DOCUMENT SEGMENT:
────────────────

Re: [PATCH 1/4] drm/i915: handle teardown of HWSP when context is freed

[Date Prev][Date Next][Thread Prev][Thread Next][Date Index][Thread Index]

 



On 22/01/16 10:28, Mika Kuoppala wrote:
Dave Gordon <david.s.gordon@xxxxxxxxx> writes:

Existing code did a kunmap() on the wrong page, and didn't account for the
fact that the HWSP and the default context are different offsets within the
same GEM object.


Just to note here that usually we try to split bug fixes early in the
series with minimal code changes. This helps cherrypickups
to fixes/stable. And also lessens the probability that we accidentally
revert bugfix when some other problem occurs with the patch.

OK, let's drop this one from the series (they're orthogonal code changes, only related by the fact they're all to do with init/fini), and I'll resubmit it separately.

Please continue this series from 2/4 ...

This patch improves symmetry by creating lrc_teardown_hardware_status_page()
to complement lrc_setup_hardware_status_page(), making sure that they both
take the same argument (pointer to engine). They encapsulate all the details
of the relationship between the default context and the status page, so the
rest of the LRC code doesn't have to know about it.

Signed-off-by: Dave Gordon <david.s.gordon@xxxxxxxxx>
---
  drivers/gpu/drm/i915/intel_lrc.c | 57 ++++++++++++++++++++++++++++------------
  1 file changed, 40 insertions(+), 17 deletions(-)

────────────────

SUPPLIED INFORMATION:
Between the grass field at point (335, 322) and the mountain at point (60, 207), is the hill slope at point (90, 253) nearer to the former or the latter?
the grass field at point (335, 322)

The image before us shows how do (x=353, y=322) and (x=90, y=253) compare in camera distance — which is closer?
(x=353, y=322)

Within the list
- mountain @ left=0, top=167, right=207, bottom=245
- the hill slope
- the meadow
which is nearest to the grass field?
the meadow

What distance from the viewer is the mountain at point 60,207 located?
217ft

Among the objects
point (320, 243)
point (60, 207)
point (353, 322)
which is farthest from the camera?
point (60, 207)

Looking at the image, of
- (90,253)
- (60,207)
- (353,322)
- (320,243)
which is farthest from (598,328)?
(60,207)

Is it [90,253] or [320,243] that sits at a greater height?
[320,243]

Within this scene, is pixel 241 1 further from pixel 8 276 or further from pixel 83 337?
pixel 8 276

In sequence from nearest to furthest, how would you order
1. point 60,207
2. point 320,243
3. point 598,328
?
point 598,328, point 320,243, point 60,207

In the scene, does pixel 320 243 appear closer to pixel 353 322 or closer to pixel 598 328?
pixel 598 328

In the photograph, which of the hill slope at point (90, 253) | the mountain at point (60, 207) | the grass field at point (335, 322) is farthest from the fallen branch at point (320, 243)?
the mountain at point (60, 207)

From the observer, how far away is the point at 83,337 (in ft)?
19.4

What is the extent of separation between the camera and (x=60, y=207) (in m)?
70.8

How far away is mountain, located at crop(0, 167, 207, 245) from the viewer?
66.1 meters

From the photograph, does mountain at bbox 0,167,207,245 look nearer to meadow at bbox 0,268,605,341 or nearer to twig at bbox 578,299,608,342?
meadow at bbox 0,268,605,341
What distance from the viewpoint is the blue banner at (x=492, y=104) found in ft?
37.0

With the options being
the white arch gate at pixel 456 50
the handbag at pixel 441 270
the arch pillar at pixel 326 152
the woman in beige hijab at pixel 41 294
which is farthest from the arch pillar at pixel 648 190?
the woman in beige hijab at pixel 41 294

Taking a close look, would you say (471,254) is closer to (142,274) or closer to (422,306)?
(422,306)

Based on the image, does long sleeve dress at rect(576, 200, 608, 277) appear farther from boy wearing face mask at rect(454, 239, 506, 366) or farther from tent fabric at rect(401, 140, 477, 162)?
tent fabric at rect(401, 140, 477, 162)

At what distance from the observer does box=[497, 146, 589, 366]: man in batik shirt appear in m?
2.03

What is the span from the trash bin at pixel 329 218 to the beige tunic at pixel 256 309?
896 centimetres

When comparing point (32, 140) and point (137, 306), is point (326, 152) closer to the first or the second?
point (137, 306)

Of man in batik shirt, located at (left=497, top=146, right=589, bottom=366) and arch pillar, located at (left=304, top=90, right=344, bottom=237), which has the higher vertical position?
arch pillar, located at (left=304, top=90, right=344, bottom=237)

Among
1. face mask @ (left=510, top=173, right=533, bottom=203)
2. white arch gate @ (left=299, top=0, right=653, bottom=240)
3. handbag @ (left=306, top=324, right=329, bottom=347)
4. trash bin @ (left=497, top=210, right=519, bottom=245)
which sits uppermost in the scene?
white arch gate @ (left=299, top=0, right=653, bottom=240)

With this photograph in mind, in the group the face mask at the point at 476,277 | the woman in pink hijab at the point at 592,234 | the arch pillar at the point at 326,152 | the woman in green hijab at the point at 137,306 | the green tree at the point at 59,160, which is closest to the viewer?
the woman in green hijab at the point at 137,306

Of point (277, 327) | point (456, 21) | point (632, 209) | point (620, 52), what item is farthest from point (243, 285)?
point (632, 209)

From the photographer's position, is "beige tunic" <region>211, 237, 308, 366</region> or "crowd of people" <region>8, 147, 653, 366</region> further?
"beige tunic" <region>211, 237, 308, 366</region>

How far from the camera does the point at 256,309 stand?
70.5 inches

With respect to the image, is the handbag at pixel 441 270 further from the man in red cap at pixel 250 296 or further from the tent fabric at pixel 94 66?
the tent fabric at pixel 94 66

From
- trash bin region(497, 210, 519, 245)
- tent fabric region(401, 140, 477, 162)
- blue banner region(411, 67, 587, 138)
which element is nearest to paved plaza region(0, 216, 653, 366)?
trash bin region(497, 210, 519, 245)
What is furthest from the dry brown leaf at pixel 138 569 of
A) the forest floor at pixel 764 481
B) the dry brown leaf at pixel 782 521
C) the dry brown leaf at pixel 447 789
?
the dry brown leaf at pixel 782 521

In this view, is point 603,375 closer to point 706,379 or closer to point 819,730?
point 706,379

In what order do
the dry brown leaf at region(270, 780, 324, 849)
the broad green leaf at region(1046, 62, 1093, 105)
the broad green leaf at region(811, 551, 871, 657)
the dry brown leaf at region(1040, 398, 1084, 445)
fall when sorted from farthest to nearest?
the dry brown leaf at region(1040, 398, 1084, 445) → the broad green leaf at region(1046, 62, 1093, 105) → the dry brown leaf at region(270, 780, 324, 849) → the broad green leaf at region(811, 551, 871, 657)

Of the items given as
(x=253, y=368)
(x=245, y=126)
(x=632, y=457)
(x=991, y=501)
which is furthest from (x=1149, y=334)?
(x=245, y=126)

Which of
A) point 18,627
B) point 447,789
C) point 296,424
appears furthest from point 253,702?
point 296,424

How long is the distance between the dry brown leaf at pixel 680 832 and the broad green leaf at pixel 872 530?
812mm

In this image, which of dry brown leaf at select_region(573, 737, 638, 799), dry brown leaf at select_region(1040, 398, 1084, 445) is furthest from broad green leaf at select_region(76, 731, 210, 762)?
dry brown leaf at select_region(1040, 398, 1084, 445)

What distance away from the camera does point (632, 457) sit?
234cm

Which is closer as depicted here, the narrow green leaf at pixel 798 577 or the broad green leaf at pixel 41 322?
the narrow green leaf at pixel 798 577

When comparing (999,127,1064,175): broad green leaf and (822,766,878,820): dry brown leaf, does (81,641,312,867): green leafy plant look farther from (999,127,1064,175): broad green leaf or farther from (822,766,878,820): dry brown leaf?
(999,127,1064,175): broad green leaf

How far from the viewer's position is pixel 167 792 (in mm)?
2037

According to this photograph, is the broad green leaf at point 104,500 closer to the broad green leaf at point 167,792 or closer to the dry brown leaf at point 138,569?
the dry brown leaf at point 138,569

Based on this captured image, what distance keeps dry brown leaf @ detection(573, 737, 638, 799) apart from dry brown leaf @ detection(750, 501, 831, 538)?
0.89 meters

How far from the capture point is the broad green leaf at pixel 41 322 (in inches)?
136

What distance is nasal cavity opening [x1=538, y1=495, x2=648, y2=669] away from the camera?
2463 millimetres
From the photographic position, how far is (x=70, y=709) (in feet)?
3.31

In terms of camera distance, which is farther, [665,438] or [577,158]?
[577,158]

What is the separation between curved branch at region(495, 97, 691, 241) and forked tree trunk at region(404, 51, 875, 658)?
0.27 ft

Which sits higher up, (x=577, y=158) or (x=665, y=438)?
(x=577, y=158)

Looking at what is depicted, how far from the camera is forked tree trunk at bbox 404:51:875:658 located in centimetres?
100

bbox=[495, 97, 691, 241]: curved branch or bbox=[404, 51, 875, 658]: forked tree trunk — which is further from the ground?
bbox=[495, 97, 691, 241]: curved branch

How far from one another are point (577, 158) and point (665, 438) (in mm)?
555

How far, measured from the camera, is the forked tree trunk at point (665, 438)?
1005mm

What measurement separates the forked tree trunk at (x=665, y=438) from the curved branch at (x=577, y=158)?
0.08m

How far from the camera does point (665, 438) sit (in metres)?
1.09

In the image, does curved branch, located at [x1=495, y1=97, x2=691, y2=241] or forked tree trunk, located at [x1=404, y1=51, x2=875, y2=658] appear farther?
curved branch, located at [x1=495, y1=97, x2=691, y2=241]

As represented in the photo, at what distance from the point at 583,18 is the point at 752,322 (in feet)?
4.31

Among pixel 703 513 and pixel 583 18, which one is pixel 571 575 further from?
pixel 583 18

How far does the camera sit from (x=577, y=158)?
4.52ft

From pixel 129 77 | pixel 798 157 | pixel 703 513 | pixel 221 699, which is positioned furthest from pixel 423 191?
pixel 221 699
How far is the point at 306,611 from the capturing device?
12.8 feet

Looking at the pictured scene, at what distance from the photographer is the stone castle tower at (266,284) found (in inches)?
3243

────────────────

REQUIREMENTS:
Reproduce the passage of the patch discussion between "Please continue this" and "know about it.", inclusive. The rows have no connection to the patch discussion.

ANSWER TO THE PROBLEM:
Please continue this series from 2/4 ...

This patch improves symmetry by creating lrc_teardown_hardware_status_page()
to complement lrc_setup_hardware_status_page(), making sure that they both
take the same argument (pointer to engine). They encapsulate all the details
of the relationship between the default context and the status page, so the
rest of the LRC code doesn't have to know about it.